Bank of America deal had early White House support
Tuesday, October 20, 2009
Top economic advisers to President Obama signed off on a deal to protect Bank of America from losses incurred by its purchase of failed Wall Street firm Merrill Lynch a month before the new administration took office, according to Bank of America documents.
The documents, describing internal discussions at the bank in late 2008, assert that executives were told that incoming National Economic Council Director Lawrence H. Summers and incoming Treasury Secretary Timothy F. Geithner had endorsed the deal to provide new guarantees to Bank of America.
The acquisition has been a source of protracted debate since earlier this year, when questions arose about whether federal officials exerted an inappropriate amount of pressure on Bank of America to complete the deal.
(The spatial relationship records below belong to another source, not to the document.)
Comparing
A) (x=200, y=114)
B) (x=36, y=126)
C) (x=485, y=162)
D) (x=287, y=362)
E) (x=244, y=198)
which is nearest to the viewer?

There's also been debate about whether the bank made appropriate disclosures to its shareholders about losses at Merrill Lynch, its negotiations with the government for additional support and compensation plans at Merrill Lynch.
These issues have been the subject of investigations by the House Oversight and Government Reform Committee, the Securities and Exchange Commission and New York's attorney general.
The documents, which were obtained by The Washington Post and are in the hands of committee investigators, are the clearest sign that top Obama officials agreed with the Bush administration and the Federal Reserve's approach.
Bank of America chief executive Kenneth D. Lewis told the company's board that Federal Reserve Chairman Ben Bernanke told him "that Geithner and, in addition, Larry Summers, were both on board with the transaction," according to Dec. 22 talking points prepared for a conference call.
A Dec. 29 e-mail from Joe Price, Bank of America's chief financial officer, to Lewis and others said he had talked to Federal Reserve Governor Kevin Warsh.
He indicated that "we had the strongest assurances" that Bernanke "will survive the administration change" and that then-Treasury secretary Henry M. Paulson Jr. and Geithner, his eventual replacement, "were all aware and in agreement with the representations made to Ken Lewis in the discussions."
Treasury spokesman Andrew Williams said: "After being named as Treasury secretary nominee, Geithner was recused from any issues involving individual banks, including Bank of America. It was perfectly natural and appropriate that the incoming Treasury secretary would be kept apprised of key developments but he was not making decisions for the Government."
White House spokesman Matthew A. Vogel said Monday that "Summers had occasional briefings by Federal Reserve officials during the transition but did not make, review or approve decisions regarding financial institutions during that time."